Ist die Halal-Zertifizierung für Kosmetik in den VAE erforderlich?

Sie ist dort nicht durchgängig verpflichtend, aber manche Händler erwarten sie, und ein großer Teil der Verbraucher schätzt sie. Behandeln Sie sie als Kanalfrage: Klären Sie, was Ihr konkreter Händler oder Ihre Plattform erwartet, bevor die Rezeptur steht, denn eine Substitution danach kostet einen Entwicklungszyklus.

Sollten wir in Singapur zertifizieren, um die Region abzudecken?
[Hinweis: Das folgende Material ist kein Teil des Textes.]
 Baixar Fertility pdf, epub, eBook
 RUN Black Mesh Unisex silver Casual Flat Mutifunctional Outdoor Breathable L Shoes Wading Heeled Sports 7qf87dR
Nein. Singapur macht die Halal-Zertifizierung nicht zur Bedingung für den Verkauf von Kosmetik, und Marken zertifizieren von dort aus nicht für die Region. Malaysia zertifiziert über JAKIM im eigenen System, und Indonesien betreibt eine eigene Stelle mit einem eigenen Verfahren; die Entscheidung wird anhand dieser Systeme getroffen und nicht anhand eines regionalen Hauptsitzes.

Kann Seoul Coslab die Halal-Zertifizierung für uns organisieren?

Nein. Wir besitzen keine Produktionslinien und halten keine eigene Zertifizierung, die Zertifizierung hängt also vom gewählten Fertigungspartner und vom Projekt ab. Was wir tun: Sobald ein Partner zugeordnet ist, bestätigen wir die aktuelle Lage für die konkrete Betriebsstätte und liefern Rezeptur, Erklärungen zu Rohstoffherkunft und Verarbeitungshilfsstoffen, Herstellverfahren und Standortdokumentation – das, wonach eine Halal-Bewertung die Fertigungsseite fragt.

Quellen
  1. BPJPH — Halal Product Assurance Organizing Agency Ministry of Religious Affairs, Republic of Indonesia, abgerufen 2026-08-06
  2. Halal Malaysia Official Portal Department of Islamic Development Malaysia (JAKIM), abgerufen 2026-08-09

Diese Seite enthält allgemeine Informationen für die Fertigungsplanung. Sie stellt keine Rechts- oder Regulierungsberatung dar, hat keine rechtliche Wirkung, und aus ihr können keine Ansprüche abgeleitet werden. Anforderungen unterscheiden sich je nach Markt und ändern sich mit der Zeit – bestätigen Sie vor jeder Entscheidung den aktuellen Stand bei der zuständigen Behörde oder durch qualifizierte Beratung.